Cleaned up comments

Adamdion · web-flow · commit eb94d8f247a9 · 2025-10-21T13:40:44.000-05:00
diff --git a/examples/notebooks/retail_data_generation.py b/examples/notebooks/retail_data_generation.py
@@ -60,8 +60,8 @@
 spark.sql(f"USE CATALOG {CATALOG_NAME}")
 spark.sql(f"USE SCHEMA {SCHEMA_NAME}")
 
-print(f"✅ Generating data in: {CATALOG_NAME}.{SCHEMA_NAME}")
-print(f"📊 Total records to generate: {NUM_PRODUCTS + NUM_DISTRIBUTION_CENTERS + NUM_STORES + NUM_ORDERS + NUM_INVENTORY_RECORDS + NUM_SHIPMENTS:,}")
+print(f"Generating data in: {CATALOG_NAME}.{SCHEMA_NAME}")
+print(f"Total records to generate: {NUM_PRODUCTS + NUM_DISTRIBUTION_CENTERS + NUM_STORES + NUM_ORDERS + NUM_INVENTORY_RECORDS + NUM_SHIPMENTS:,}")
 
 # COMMAND ----------
 
@@ -127,7 +127,6 @@
 # Write to table
 df_products.write.mode("overwrite").saveAsTable("products")
 
-# print(f"✅ Created products table with {df_products.count():,} records")
 display(df_products.limit(10))
 
 # COMMAND ----------
@@ -179,7 +178,7 @@
 df_distribution_centers = distribution_center_spec.build()
 df_distribution_centers.write.mode("overwrite").saveAsTable("distribution_centers")
 
-print(f"✅ Created distribution_centers table with {df_distribution_centers.count():,} records")
+print(f"Created distribution_centers table with {df_distribution_centers.count():,} records")
 display(df_distribution_centers.limit(10))
 
 # COMMAND ----------
@@ -227,8 +226,8 @@
 df_stores = stores_spec.build()
 df_stores.write.mode("overwrite").saveAsTable("stores")
 
-print(f"✅ Created stores table with {df_stores.count():,} records")
-print(f"🔗 Each store is linked to a distribution_center via distribution_center_id foreign key")
+print(f"Created stores table with {df_stores.count():,} records")
+print(f"Each store is linked to a distribution_center via distribution_center_id foreign key")
 display(df_stores.limit(10))
 
 # COMMAND ----------
@@ -335,8 +334,8 @@
 
 df_orders.write.mode("overwrite").saveAsTable("orders")
 
-print(f"✅ Created orders table with {df_orders.count():,} records")
-print(f"📊 Status distribution:")
+print(f"Created orders table with {df_orders.count():,} records")
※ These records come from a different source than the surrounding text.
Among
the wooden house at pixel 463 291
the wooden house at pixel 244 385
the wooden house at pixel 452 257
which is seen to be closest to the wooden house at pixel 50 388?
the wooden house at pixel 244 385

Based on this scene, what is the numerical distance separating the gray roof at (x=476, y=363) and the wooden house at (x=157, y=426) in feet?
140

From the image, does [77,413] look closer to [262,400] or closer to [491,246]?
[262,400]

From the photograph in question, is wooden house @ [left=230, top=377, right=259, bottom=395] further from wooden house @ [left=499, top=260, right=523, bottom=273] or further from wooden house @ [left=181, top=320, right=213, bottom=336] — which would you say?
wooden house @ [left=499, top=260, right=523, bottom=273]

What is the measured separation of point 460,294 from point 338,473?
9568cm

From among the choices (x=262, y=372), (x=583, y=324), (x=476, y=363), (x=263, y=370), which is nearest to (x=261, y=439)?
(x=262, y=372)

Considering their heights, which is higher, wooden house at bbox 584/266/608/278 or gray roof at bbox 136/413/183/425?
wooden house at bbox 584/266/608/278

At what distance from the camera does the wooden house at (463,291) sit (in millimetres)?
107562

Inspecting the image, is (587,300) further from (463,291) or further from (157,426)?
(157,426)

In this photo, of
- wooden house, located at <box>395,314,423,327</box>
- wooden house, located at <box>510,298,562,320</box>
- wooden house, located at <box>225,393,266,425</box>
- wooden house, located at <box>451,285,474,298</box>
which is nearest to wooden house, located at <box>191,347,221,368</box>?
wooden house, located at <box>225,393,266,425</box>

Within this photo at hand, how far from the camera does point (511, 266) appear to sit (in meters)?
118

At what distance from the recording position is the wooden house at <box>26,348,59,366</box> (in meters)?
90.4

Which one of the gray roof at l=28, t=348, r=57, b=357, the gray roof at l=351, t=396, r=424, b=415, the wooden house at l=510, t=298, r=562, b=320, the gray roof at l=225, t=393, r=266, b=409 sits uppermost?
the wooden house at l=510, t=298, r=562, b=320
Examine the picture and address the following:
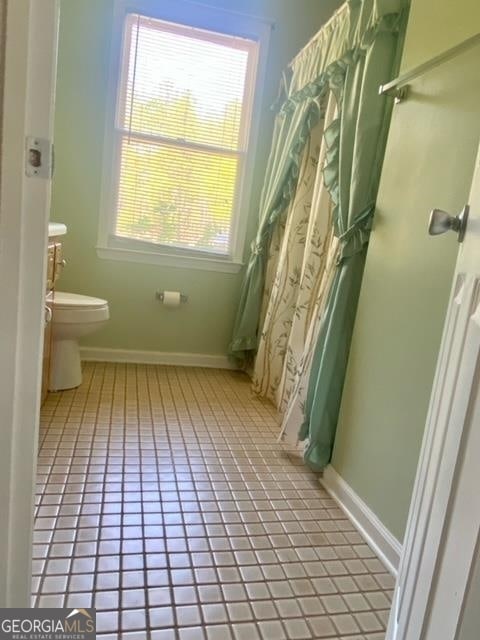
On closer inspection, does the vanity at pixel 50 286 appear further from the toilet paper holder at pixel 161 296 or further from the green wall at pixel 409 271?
the green wall at pixel 409 271

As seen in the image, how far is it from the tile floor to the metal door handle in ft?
3.38

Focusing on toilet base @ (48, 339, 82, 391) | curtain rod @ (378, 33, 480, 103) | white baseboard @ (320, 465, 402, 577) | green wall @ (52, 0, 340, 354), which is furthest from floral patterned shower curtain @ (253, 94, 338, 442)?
toilet base @ (48, 339, 82, 391)

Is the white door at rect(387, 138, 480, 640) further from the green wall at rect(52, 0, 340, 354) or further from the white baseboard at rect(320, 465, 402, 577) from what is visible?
the green wall at rect(52, 0, 340, 354)

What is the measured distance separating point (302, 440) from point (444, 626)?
1.31 meters

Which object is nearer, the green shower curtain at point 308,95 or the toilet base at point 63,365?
the green shower curtain at point 308,95

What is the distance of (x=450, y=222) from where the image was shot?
898 mm

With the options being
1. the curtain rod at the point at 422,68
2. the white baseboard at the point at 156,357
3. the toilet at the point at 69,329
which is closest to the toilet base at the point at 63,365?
the toilet at the point at 69,329

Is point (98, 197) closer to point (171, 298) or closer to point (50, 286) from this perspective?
point (171, 298)

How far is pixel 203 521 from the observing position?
5.22ft

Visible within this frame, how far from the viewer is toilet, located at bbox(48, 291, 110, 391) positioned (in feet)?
8.11

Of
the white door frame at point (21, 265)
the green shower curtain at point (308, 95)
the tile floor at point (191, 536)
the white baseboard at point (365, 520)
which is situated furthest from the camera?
the green shower curtain at point (308, 95)

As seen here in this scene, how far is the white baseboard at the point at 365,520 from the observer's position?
1.46m

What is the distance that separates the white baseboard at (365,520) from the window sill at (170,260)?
179 cm

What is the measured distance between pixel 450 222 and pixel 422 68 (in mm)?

+print(f"Order Status distribution:")
 df_orders.groupBy("status").count().orderBy("status").show()
 
 # COMMAND ----------
@@ -434,10 +433,10 @@
 
 df_inventory.write.mode("overwrite").saveAsTable("inventory")
 
-print(f"✅ Created inventory table with {df_inventory.count():,} records")
-print(f"📊 Location type distribution:")
+print(f"Created inventory table with {df_inventory.count():,} records")
+print(f"Location type distribution:")
 df_inventory.groupBy("location_type").count().show()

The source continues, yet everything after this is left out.